“Please hear me out,” said the woman who, if the tales were true, didn’t really need to ask.

Isabel sat back down. “You’ll excuse me if I’m just a little . . . dumbfounded?”

“I understand.”

“You saved me from Grand Lake.”

“Yes.”

“Why?”

“Because I have need of you. And I have hopes that this will all turn out so that one of your—how did you put it?—shouldas will also come true for you.”

“I’m alive. I’m not just in another world?”

“Oh, I am afraid you are definitely in another world. But it’s of this world, Isabel. Just not of your time.”

“Where am I?”

“If you’ve been taught about me, you’ve been taught about Camelot?”

Isabel again just stared at her. “Surely you jest.”
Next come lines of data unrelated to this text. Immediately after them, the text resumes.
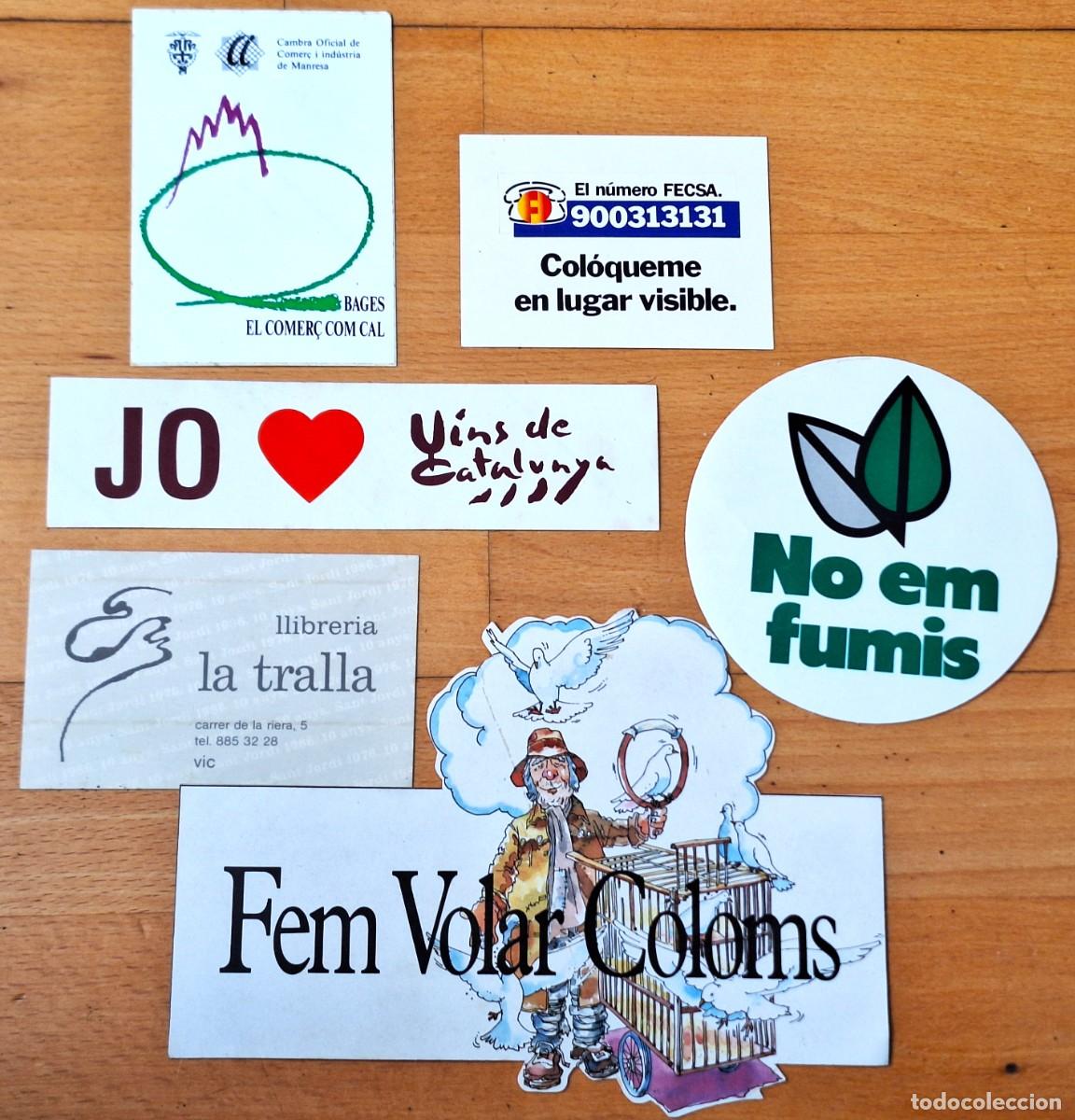 Pegatinas de colecci&oacute;n: LOTE 6 PEGATINAS A&Ntilde;OS1980/90 - PUBLICITARIAS - DIVERSAS CASAS COMERCIALES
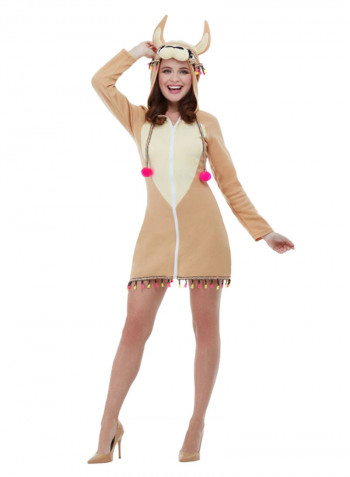 Hooded Llama Costume S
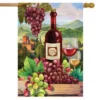 Wine Country Summer House Flag Vineyard Grapes 28" X 40" Briarwood Lane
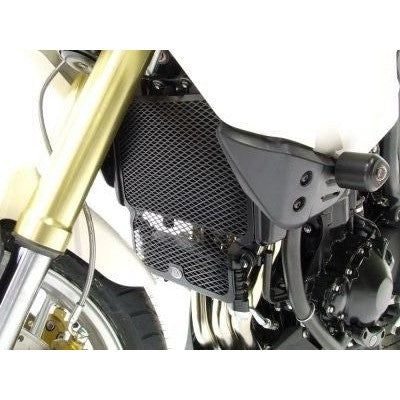 Load image into Gallery viewer, R&amp;G Racing Black Aluminum Radiator Guard For 2007-2012 Triumph Tiger 1050
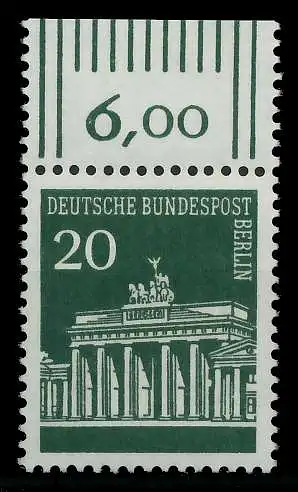 BERLIN DS BRAND. TOR Nr 287WOR postfrisch ORA 8ED5DE
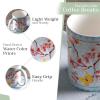 imageMaison d Hermine Coffee Mug with Handles Fine Bone China Pack of One Coffee Mug for Hot Beverages Cappuccino Home Restaurant Perfect for Men ampamp Women Happy Florals  Sweety Roses Are Red 12 Ounce2  Blossoms In Spring  Sakura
Coventina laughed, a sound that was so lyrical that even the lake seemed to respond to it. The lake bubbled here and there as if something beneath couldn’t help but enjoy the joke with her. “I enjoy a good jest, as do many of the men and women of the castle. But I assure you, beyond this forest is the castle of Camelot.”

“You mean like King Arthur and Lancelot and Guinevere and Mer—Oh. He really is your Merlin.”

“Or was,” Coventina said, and her eyes immediately turned from a stunning blue to a stormy gray. “But he has forsaken this world, too devastated by the destiny he fears is in Arthur’s future.” The Lady grasped Isabel’s hand. “I must bring him back. I must. I fear that eternity will be an eternal misery without him.”

“Why me?” Isabel asked, even as she tried not to show watery eyes. She was so not a crybaby, unless it was over the tragedy of a sweet and heroic man in Afghanistan or the birth of a kitten.